* start PROVIDED INFORMATION *
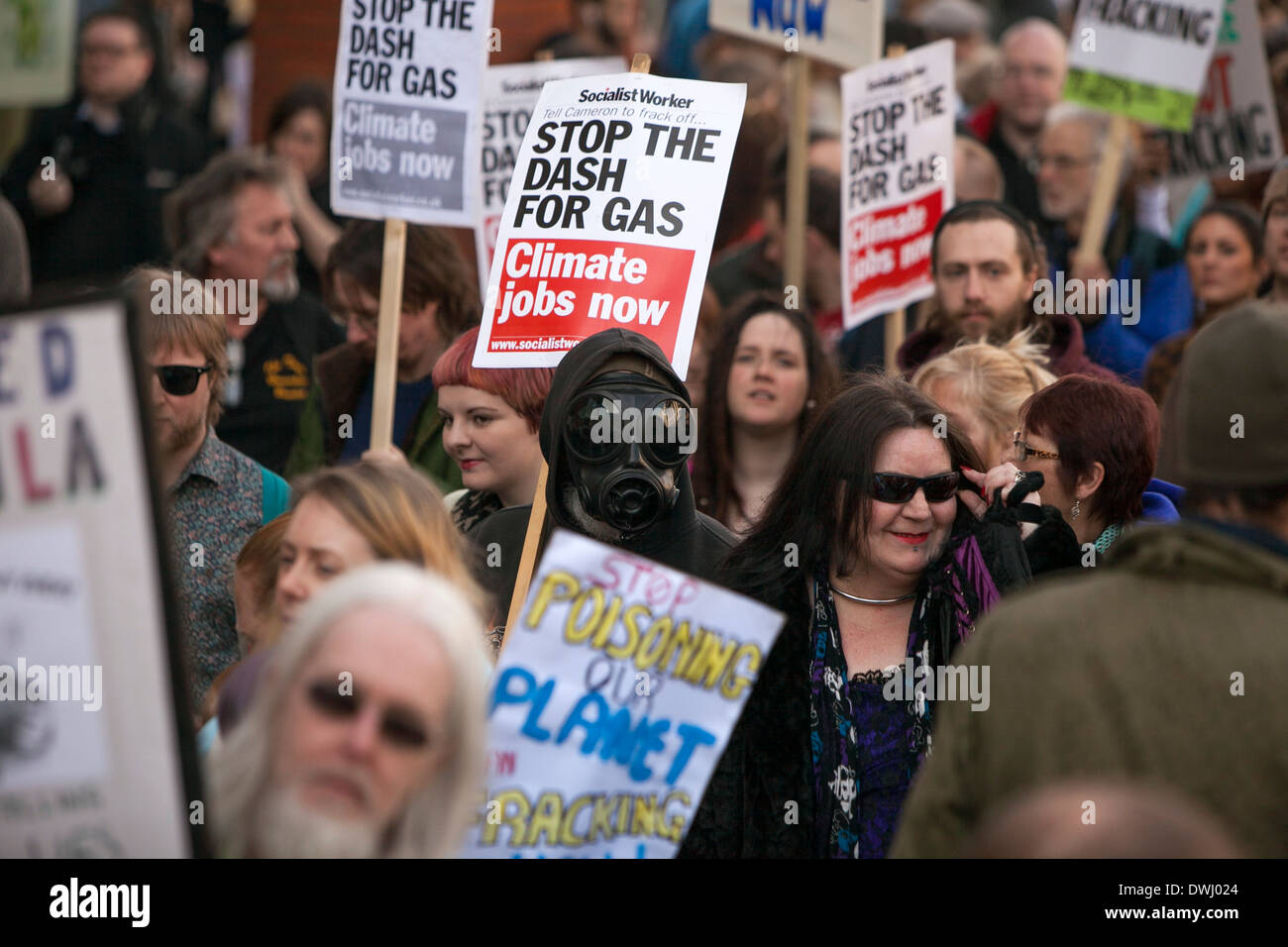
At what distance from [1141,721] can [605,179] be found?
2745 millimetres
* end PROVIDED INFORMATION *
* start PROVIDED INFORMATION *
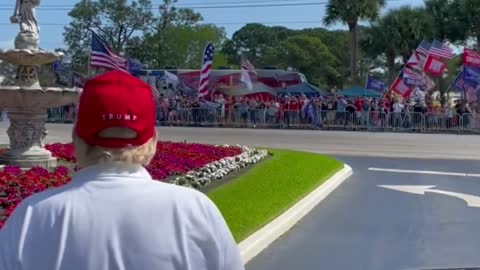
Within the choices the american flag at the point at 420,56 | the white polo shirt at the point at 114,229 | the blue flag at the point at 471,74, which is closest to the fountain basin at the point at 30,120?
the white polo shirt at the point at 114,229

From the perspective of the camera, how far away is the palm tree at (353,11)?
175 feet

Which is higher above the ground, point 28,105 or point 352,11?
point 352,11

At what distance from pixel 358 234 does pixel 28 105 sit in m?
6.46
* end PROVIDED INFORMATION *
**TASK INSTRUCTIONS:**
Copy word for word the lines of the records that begin with the line containing "At what distance from [1141,721]" and continue through the line containing "2745 millimetres", including both of those lines.

**RIGHT ANSWER:**
At what distance from [1141,721] can [605,179] be found?
2745 millimetres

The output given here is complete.